§ **SOURCE EXTRACT**

= = = =

Sasha Miko - 1 month ago 11

C++ Question

I am using C++ to write a program that uses recursion to convert a user input binary number to a decimal. I've played with this code for hours

(earlier I initialized

`i`

`i = binary.length();`

`void bin2dec(string binary, int i)`

{

double decNum=0;

if (i >= 0)

{

if (binary[i] = 0)

{

decNum = (decNum + 0);

}

else

{

decNum = (decNum + pow(2, (i-1)));

}

bin2dec(binary, i-1);

}

cout << decNum;

}

That is my recursion function. Unfortunately, I am stuck. The program runs but gives me incorrect values. For example, when I plug in 1 as the binary, I expect to get 1 decimal in return. But I get .5 number. Is my calculation wrong or am I using recursion incorrectly?

Thank you!

= = = =

§ **PROVIDED DATA**

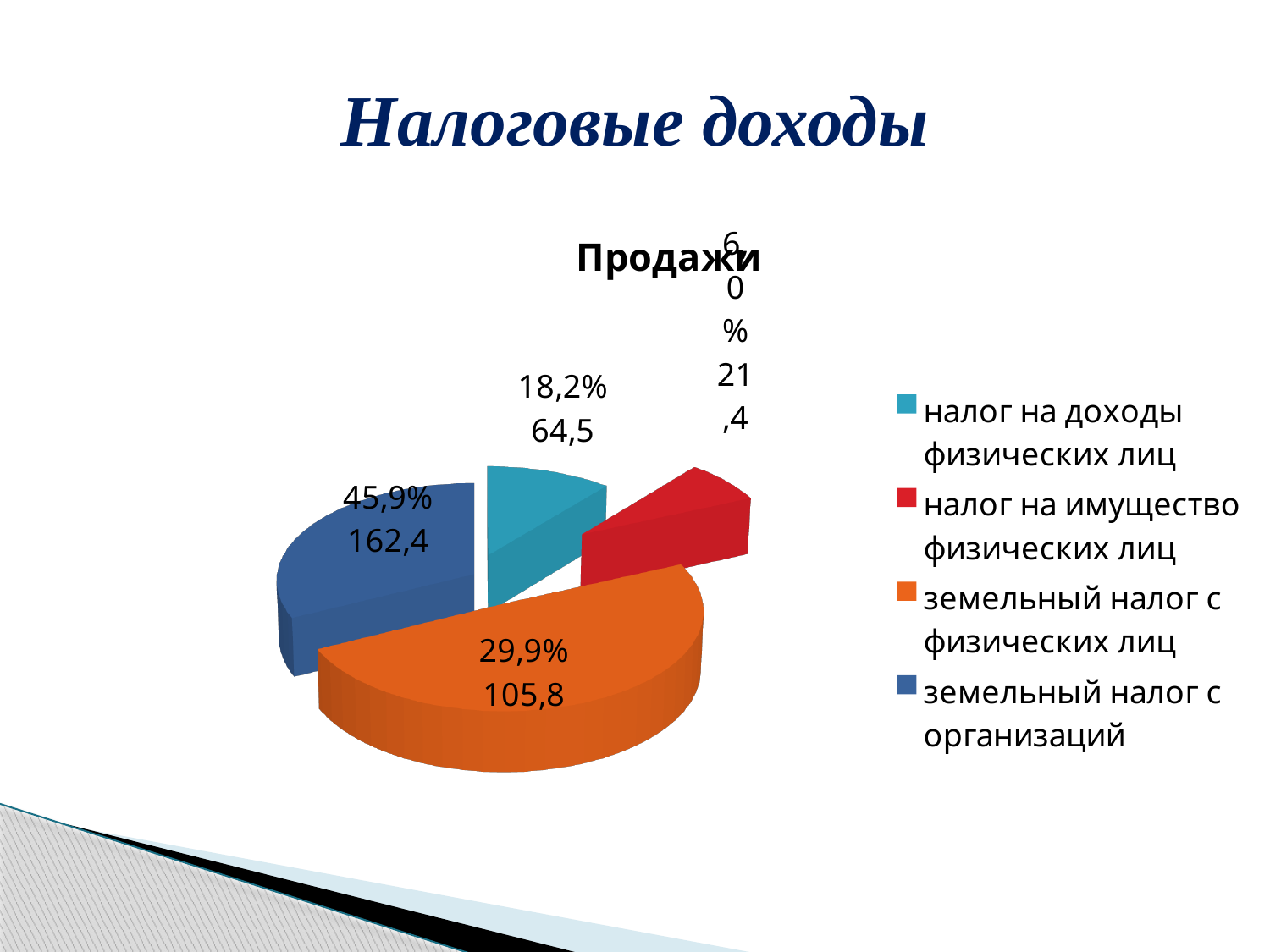
What share of the pie does земельный налог с организаций have? 45,9% Which category has the smallest slice of the pie? налог на имущество физических лиц What value is labelled for земельный налог с физических лиц? 105,8 What is the chart's title? Продажи What is the difference between the values for земельный налог с организаций (162,4) and земельный налог с физических лиц (105,8)? 56,6 What kind of chart is shown on the slide? pie chart What value is labelled for земельный налог с организаций? 162,4 Which is larger: земельный налог с физических лиц or налог на доходы физических лиц? земельный налог с физических лиц What percentage is shown for налог на доходы физических лиц? 18,2% What colour is the slice for налог на имущество физических лиц? red How many slices does the pie chart have? 4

= = = =

§ **INSTRUCTIONS TO FOLLOW**
Return everything in the C++ forum post from "That is my recursion" down to "using recursion incorrectly?", reproduced character for character.

§ **SOLVED EXERCISE**
That is my recursion function. Unfortunately, I am stuck. The program runs but gives me incorrect values. For example, when I plug in 1 as the binary, I expect to get 1 decimal in return. But I get .5 number. Is my calculation wrong or am I using recursion incorrectly?